**Work instructions**
Return the data unchanged from its beginning up to and including the line with "[444,377] → [476,344]".

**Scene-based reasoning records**
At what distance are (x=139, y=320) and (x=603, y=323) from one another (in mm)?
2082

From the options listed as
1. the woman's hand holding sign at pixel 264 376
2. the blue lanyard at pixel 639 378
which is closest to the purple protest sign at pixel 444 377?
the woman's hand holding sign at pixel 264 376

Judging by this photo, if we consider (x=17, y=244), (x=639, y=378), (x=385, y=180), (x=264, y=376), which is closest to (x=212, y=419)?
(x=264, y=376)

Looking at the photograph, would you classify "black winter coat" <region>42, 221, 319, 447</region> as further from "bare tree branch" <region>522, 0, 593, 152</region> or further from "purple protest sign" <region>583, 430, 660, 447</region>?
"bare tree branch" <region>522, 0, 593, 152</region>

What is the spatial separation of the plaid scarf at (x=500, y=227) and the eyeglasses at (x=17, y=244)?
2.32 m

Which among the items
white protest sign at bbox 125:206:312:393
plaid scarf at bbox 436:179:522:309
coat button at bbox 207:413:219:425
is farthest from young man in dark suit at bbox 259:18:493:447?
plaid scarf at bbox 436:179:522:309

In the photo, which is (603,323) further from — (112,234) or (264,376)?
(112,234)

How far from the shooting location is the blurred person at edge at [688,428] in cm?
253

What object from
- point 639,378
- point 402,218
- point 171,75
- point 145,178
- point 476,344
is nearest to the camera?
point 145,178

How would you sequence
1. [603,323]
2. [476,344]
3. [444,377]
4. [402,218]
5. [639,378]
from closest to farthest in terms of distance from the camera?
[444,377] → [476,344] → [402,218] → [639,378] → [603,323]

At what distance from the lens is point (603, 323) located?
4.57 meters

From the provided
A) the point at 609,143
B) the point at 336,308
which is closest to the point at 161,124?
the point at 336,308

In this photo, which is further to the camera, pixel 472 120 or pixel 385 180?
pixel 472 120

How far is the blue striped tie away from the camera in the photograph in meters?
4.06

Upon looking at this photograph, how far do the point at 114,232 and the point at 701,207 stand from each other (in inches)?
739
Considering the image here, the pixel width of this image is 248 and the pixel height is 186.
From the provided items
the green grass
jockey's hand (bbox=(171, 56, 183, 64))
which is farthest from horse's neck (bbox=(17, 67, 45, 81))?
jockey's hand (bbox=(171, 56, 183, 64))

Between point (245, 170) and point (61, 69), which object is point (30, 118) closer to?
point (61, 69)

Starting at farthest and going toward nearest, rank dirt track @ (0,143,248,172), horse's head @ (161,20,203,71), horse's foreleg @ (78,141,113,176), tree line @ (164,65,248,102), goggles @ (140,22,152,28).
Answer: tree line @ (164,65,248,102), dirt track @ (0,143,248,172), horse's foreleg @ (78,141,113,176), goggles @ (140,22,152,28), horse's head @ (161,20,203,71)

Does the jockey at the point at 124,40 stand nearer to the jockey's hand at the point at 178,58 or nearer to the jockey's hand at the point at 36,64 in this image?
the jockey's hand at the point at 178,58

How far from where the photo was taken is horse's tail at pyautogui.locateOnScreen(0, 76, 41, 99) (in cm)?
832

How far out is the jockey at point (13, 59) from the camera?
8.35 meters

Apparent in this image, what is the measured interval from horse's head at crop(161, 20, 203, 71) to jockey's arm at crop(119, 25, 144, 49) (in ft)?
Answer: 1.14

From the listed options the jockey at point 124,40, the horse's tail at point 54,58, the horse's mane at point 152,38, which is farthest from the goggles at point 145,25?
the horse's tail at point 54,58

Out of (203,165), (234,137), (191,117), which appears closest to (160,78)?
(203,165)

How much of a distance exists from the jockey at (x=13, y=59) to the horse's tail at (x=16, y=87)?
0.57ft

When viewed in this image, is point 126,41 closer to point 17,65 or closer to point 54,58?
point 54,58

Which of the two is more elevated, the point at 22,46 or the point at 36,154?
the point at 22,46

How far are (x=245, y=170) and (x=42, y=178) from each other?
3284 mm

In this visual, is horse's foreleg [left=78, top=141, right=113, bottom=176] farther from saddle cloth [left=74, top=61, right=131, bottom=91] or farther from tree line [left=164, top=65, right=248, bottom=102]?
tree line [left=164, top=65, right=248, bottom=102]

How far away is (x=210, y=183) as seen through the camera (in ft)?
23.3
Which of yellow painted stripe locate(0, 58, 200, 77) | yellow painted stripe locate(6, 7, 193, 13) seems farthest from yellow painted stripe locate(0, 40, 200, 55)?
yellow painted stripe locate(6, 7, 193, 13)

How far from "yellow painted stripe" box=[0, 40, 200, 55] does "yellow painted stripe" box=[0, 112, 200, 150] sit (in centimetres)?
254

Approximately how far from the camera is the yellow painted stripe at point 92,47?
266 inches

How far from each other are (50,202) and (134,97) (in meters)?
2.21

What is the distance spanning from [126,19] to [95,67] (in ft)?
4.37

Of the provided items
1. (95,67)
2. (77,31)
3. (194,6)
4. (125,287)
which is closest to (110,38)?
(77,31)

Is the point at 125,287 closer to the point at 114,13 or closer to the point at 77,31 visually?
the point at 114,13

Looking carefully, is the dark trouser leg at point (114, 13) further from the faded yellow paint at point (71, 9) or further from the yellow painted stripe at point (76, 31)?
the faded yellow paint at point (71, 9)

**Finished exercise**
At what distance are (x=139, y=320) and (x=603, y=323) from one another (in mm)?
2082

From the options listed as
1. the woman's hand holding sign at pixel 264 376
2. the blue lanyard at pixel 639 378
which is closest to the purple protest sign at pixel 444 377?
the woman's hand holding sign at pixel 264 376

Judging by this photo, if we consider (x=17, y=244), (x=639, y=378), (x=385, y=180), (x=264, y=376), which is closest to (x=212, y=419)?
(x=264, y=376)

Looking at the photograph, would you classify "black winter coat" <region>42, 221, 319, 447</region> as further from "bare tree branch" <region>522, 0, 593, 152</region> or further from "purple protest sign" <region>583, 430, 660, 447</region>?
"bare tree branch" <region>522, 0, 593, 152</region>

What is the spatial separation of the plaid scarf at (x=500, y=227) and the eyeglasses at (x=17, y=244)?
2.32 m

Which among the items
white protest sign at bbox 125:206:312:393
plaid scarf at bbox 436:179:522:309
coat button at bbox 207:413:219:425
is farthest from young man in dark suit at bbox 259:18:493:447?
plaid scarf at bbox 436:179:522:309

In the photo, which is (603,323) further from — (112,234) or (264,376)?
(112,234)

How far from the shooting location is the blurred person at edge at [688,428] in cm?
253

What object from
- point 639,378
- point 402,218
- point 171,75
- point 145,178
- point 476,344
is nearest to the camera?
point 145,178

How would you sequence
1. [603,323]
2. [476,344]
3. [444,377]
4. [402,218]
5. [639,378]
from closest to farthest in terms of distance from the camera?
[444,377] → [476,344] → [402,218] → [639,378] → [603,323]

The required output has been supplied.